Gilgo Beach suspect Rex Heuermann charged with murdering 4th woman

Jan. 16, 2024, 11:16 a.m.

Suffolk County District Attorney Ray Tierney announced the new charge on Tuesday morning.

Accused Gilgo Beach killer Rex Heuermann appears in Suffolk County court in Riverhead, New York, on Aug. 1, 2023.

Gilgo Beach murder suspect Rex Heuermann was charged Tuesday morning in the death of a fourth woman, more than a decade after the recovery of her remains and those of several others stoked fears of a Long Island serial killer.

Heuermann faces a second-degree murder charge for allegedly killing Maureen Brainard-Barnes, a Connecticut resident whose skeletal remains were found near the Long Island coast years after her death in 2007, Suffolk County District Attorney Ray Tierney said.

“The most significant hair for the purposes of the superseding indictment was the hair that was found on Brainard-Barnes that was found on the buckle of the belt that secured her lower body,” Tierney said on Tuesday morning.

Heuermann, an architect and consultant who lives in Massapequa Park, pleaded not guilty to the new charge on Tuesday, the Associated Press reported.

He pleaded not guilty last summer to the alleged murders of Melissa Barthelemy, who died in 2009, and Megan Waterman and Amber Costello, who both died in 2010. With Brainard-Barnes, the women were known as the Gilgo Four — the first to be found along Ocean Parkway in 2010 and 2011.

The hair found on Brainard-Barnes in 2010 was identified as a woman’s “Caucasian head hair fragment” at the time but not deemed suitable for nuclear DNA profiling. It was ultimately sent for further DNA analysis, the bail application filed on Tuesday reads.

“The DNA profile generated from the female hair on Barnes, which was recovered from a belt buckle utilized to restrain Ms. Brainard-Barnes’ remains, is 7.9 trillion times more likely to have come from a person genetically identical to Asa Ellerup’s SNP Genotype File than from an unrelated individual,” the filing reads, referring to Heuermann’s wife.

Heuermann’s family was out of town at the time of Brainard-Barnes’ disappearance, as was the case with the three other women, Tierney said.

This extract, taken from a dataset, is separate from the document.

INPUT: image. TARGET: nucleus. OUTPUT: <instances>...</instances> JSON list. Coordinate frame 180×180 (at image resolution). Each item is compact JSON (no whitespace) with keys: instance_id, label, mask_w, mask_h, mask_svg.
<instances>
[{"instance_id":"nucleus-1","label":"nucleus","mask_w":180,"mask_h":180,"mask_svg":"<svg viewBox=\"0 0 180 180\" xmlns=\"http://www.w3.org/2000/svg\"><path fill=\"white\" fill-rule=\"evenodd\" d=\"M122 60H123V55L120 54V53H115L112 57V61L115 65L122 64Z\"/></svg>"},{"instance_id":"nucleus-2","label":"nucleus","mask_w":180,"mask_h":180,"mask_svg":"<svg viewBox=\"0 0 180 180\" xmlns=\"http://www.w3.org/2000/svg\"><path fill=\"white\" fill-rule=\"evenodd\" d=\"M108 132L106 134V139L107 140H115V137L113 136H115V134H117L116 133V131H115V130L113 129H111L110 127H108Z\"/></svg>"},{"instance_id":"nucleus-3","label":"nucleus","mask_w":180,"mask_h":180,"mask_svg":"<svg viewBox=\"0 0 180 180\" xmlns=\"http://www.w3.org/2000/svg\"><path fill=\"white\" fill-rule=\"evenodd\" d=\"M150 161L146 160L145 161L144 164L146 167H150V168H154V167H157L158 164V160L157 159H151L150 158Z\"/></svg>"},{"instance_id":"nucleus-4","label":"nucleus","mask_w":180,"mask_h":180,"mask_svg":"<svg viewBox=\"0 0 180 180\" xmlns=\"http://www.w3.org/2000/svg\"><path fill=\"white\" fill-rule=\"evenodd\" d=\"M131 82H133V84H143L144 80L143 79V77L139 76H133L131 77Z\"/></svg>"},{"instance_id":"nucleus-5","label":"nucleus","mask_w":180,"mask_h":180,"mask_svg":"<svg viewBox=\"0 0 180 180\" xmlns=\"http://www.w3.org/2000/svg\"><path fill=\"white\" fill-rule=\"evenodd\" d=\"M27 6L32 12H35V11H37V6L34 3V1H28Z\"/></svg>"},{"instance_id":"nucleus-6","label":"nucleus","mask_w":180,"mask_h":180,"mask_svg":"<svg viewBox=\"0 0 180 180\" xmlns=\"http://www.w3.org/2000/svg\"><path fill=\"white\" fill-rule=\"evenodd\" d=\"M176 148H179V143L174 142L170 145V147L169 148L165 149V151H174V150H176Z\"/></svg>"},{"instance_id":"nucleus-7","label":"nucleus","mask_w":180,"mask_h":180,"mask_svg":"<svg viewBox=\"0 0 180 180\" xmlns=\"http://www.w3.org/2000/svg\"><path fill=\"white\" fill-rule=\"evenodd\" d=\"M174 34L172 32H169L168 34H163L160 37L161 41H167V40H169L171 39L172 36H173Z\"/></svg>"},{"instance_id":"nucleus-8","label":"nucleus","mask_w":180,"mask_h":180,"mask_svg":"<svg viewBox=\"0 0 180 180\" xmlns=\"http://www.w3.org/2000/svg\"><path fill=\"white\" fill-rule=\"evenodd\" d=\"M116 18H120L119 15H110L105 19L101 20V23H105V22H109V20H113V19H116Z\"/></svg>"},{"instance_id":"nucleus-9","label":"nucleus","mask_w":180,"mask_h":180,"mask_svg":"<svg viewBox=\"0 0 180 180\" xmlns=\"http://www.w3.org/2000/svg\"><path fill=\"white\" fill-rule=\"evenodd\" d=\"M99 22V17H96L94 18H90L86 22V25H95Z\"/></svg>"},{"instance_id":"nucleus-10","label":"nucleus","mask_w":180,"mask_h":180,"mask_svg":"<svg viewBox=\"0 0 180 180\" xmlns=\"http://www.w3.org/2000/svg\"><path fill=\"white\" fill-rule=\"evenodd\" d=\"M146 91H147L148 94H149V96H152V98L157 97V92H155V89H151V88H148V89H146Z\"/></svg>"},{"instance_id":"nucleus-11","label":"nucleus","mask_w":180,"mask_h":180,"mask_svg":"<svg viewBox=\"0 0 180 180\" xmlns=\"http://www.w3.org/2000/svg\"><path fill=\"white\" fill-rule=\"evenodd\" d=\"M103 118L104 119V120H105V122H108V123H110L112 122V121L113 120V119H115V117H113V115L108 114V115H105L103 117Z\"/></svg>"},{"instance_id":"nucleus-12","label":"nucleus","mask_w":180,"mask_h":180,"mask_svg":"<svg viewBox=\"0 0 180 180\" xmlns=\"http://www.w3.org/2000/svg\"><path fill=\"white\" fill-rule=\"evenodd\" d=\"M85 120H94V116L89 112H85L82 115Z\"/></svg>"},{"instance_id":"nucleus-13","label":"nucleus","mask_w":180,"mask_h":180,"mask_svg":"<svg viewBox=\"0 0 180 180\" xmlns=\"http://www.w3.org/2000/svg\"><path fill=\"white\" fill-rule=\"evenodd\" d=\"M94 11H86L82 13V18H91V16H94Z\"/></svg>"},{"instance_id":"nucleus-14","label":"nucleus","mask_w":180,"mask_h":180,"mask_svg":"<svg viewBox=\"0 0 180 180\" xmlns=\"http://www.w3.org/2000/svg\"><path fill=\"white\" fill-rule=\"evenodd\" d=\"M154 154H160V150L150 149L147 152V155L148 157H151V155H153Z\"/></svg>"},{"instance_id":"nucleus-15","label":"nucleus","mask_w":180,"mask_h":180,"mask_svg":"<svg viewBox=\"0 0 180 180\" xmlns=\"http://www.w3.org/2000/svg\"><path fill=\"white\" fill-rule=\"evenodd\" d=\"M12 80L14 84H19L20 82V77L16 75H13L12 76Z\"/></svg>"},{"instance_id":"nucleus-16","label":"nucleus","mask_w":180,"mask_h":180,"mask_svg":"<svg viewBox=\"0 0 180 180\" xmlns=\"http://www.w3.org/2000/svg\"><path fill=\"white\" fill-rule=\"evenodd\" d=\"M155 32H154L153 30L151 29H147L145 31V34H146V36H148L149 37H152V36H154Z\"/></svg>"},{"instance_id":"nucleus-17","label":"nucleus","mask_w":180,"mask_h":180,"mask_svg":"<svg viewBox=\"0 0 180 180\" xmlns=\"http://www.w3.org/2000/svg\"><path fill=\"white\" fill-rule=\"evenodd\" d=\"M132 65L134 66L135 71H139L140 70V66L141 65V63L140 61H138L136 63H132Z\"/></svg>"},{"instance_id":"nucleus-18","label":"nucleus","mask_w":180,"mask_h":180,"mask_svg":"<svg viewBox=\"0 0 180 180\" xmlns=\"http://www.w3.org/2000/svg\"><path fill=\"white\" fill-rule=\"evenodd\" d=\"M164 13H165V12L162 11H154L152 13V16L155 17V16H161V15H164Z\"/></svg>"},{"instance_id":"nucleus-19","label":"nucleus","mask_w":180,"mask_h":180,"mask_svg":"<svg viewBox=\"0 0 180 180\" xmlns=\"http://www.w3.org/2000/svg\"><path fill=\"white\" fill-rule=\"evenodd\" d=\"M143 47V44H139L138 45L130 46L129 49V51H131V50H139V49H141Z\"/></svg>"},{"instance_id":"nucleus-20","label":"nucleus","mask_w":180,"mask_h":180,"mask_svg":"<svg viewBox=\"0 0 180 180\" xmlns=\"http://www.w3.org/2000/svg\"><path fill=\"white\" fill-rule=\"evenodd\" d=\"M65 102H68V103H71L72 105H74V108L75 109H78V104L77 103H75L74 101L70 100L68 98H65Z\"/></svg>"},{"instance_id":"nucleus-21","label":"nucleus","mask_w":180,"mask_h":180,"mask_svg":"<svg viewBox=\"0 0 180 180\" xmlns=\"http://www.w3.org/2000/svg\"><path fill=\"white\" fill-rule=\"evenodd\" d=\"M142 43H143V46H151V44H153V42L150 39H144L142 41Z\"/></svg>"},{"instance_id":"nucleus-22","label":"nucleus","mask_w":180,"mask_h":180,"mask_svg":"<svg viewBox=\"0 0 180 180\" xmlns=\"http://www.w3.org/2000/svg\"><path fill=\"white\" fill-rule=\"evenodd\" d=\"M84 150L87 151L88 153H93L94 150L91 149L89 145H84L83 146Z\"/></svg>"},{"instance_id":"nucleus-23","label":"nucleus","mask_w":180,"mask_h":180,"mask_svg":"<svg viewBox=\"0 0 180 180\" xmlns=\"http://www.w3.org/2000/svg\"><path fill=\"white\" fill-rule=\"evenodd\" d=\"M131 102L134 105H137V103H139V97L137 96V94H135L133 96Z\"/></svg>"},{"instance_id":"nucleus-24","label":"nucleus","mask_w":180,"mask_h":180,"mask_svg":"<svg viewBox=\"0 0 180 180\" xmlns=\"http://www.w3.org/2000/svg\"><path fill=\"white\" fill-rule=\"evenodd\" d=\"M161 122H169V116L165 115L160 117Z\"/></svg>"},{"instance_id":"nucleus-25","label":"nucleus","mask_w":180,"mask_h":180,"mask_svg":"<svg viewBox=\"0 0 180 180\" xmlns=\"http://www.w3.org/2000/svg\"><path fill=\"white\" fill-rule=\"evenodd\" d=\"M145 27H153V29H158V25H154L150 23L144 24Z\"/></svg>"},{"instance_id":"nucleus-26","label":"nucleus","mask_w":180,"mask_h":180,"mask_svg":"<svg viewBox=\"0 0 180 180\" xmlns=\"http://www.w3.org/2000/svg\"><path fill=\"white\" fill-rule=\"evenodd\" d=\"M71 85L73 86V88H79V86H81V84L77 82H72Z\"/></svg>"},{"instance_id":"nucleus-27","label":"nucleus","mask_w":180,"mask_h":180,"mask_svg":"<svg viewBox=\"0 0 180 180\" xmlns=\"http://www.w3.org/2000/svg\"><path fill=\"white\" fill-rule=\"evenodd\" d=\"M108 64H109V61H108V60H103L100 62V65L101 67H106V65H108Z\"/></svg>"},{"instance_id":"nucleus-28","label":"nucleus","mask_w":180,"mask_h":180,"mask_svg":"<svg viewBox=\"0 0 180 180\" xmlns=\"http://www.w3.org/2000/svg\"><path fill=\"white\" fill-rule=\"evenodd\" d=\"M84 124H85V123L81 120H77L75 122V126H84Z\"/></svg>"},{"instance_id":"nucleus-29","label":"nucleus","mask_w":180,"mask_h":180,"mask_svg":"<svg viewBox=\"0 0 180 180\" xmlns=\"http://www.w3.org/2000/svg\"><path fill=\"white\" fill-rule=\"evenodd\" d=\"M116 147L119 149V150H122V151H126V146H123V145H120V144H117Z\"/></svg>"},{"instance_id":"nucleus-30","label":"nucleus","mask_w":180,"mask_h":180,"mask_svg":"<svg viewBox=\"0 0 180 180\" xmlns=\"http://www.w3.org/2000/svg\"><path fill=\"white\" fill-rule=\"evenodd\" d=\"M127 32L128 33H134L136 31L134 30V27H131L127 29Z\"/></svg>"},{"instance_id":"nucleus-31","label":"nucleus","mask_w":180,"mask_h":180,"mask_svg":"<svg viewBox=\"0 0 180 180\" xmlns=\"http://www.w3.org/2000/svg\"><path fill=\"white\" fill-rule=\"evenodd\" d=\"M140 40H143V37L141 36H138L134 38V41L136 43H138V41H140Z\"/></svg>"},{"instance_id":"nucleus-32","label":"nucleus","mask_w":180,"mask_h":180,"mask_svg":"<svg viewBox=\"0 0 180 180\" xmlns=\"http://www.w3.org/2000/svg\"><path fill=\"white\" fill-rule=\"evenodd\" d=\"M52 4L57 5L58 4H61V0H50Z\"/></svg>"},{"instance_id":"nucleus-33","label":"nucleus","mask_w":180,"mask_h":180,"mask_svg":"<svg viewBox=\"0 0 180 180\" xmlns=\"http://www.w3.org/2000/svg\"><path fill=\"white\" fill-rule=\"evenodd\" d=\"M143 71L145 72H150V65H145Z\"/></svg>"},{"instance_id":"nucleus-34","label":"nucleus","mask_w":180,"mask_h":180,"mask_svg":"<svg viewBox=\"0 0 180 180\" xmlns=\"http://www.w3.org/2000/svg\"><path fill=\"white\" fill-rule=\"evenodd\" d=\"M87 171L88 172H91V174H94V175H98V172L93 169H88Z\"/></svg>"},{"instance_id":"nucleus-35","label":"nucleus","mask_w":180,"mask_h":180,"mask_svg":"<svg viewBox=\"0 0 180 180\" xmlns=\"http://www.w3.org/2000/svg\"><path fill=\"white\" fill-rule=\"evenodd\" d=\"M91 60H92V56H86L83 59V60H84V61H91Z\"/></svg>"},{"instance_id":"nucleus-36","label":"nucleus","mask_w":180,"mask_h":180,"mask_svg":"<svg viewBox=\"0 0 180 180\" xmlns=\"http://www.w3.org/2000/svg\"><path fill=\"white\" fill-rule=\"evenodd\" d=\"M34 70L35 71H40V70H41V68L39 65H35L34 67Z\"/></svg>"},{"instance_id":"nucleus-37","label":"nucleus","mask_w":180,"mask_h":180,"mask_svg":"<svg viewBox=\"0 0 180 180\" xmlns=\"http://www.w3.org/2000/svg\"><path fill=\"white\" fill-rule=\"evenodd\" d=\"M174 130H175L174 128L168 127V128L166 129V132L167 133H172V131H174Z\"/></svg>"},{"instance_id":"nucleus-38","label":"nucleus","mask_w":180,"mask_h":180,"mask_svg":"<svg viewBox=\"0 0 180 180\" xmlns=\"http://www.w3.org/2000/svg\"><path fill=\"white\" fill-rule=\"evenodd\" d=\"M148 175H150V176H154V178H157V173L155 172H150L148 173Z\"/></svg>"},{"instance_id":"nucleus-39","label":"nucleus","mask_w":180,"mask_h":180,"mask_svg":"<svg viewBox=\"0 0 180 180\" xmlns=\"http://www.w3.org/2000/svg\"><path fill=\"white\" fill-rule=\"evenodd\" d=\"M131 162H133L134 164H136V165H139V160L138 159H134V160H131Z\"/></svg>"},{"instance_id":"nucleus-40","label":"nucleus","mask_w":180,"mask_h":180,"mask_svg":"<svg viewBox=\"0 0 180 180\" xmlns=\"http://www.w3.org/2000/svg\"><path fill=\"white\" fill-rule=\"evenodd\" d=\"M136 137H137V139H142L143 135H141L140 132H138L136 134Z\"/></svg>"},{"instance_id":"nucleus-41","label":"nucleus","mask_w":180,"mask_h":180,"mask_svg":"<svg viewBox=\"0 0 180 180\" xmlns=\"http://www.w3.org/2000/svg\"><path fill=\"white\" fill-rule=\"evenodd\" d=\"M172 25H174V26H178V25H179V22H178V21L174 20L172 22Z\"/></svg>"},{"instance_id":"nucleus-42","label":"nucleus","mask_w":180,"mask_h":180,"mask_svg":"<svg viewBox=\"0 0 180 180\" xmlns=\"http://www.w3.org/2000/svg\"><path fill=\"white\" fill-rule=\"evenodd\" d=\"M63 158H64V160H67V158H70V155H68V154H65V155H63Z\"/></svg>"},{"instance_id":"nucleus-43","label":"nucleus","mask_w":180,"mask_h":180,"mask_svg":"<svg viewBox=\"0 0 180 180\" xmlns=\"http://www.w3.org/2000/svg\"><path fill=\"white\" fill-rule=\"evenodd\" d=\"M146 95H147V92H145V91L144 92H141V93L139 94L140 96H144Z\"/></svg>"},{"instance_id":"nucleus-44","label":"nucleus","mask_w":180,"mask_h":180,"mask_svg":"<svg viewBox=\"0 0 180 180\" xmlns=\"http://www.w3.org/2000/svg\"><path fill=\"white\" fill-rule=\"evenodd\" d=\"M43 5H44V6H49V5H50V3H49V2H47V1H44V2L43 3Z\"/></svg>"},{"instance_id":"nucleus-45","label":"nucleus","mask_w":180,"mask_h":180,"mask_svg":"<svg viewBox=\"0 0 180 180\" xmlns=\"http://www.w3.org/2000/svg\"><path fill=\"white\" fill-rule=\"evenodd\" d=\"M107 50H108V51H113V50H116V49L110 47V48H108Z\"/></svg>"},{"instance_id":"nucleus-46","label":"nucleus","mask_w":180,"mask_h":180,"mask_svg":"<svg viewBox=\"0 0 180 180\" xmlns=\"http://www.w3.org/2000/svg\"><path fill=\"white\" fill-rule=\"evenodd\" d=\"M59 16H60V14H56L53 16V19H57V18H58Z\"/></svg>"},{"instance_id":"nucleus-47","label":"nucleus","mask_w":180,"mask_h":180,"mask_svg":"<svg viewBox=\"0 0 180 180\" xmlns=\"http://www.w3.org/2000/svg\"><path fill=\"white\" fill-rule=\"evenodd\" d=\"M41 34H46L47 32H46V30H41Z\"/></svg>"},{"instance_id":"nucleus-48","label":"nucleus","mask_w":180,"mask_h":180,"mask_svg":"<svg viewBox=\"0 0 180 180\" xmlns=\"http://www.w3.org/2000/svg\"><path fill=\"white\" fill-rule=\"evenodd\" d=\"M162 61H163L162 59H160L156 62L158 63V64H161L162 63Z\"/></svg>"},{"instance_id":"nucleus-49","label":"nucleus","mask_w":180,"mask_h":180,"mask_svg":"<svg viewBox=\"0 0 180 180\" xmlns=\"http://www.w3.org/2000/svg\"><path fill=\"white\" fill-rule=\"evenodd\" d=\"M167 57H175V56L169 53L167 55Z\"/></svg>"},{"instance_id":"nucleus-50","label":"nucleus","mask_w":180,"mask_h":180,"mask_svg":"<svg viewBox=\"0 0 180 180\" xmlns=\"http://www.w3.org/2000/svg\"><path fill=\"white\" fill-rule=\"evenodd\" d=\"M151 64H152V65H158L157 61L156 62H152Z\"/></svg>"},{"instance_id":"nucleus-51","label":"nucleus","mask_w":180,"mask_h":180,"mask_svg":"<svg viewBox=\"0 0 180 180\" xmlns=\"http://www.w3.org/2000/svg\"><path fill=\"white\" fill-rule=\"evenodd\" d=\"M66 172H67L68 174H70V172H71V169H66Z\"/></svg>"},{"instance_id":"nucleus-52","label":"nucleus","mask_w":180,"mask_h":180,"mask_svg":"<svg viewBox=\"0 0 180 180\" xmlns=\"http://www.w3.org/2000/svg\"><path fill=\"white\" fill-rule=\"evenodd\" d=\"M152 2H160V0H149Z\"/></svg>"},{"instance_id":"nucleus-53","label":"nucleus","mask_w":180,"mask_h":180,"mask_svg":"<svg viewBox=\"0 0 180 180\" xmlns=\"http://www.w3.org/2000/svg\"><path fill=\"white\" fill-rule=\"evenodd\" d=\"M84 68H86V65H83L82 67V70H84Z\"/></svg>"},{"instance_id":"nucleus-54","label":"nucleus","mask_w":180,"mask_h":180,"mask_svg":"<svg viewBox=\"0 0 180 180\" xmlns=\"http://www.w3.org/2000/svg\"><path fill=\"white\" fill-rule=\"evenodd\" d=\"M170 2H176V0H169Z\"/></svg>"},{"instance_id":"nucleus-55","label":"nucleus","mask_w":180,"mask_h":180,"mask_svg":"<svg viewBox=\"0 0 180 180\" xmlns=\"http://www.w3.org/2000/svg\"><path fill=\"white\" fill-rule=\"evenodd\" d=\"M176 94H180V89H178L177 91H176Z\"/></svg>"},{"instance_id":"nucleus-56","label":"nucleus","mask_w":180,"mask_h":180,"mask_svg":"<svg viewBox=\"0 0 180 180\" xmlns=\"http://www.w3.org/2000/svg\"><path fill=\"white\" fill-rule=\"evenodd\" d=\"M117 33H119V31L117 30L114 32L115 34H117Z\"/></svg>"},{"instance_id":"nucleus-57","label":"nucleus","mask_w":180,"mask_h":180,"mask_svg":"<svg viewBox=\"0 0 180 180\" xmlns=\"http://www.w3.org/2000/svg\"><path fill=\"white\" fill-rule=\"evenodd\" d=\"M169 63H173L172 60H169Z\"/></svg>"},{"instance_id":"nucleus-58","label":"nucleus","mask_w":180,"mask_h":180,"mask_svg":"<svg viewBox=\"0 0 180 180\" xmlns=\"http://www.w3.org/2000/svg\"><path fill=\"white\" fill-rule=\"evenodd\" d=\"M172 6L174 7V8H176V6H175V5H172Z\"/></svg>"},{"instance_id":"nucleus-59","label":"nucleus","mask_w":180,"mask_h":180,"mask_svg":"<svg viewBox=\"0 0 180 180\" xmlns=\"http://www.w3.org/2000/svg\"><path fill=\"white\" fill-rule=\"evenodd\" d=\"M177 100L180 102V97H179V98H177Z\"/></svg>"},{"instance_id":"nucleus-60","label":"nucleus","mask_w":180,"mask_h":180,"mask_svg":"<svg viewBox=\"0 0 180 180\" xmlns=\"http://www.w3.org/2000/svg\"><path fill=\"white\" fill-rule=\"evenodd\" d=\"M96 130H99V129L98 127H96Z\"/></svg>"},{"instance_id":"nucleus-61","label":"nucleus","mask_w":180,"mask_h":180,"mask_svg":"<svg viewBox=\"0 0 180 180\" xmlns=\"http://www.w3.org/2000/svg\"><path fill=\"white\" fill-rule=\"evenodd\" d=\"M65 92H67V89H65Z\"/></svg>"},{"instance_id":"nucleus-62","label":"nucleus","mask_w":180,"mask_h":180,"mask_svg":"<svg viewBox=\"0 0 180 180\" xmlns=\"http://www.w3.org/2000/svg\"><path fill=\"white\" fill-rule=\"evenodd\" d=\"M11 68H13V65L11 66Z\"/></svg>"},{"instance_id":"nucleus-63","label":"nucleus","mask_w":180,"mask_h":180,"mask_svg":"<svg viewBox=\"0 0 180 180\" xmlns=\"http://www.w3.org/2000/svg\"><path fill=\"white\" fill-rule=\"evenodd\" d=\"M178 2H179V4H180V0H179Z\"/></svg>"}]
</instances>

Ellerup, the couple's daughter Victoria, and Heuermann's stepson Christopher Sheridan submitted themselves for DNA testing in July that was compared with evidence collected from trash cans outside Heuermann’s home.

Prosecutors will move forward with their cases and continue investigating the death of six other people whose remains were found around Ocean Parkway.

Heuermann appeared in Suffolk County Supreme Court Tuesday morning to face the new charges and the DA’s request that he continue to be held without bail. His attorney did not immediately respond to a request for comment.

This story has been updated with new information.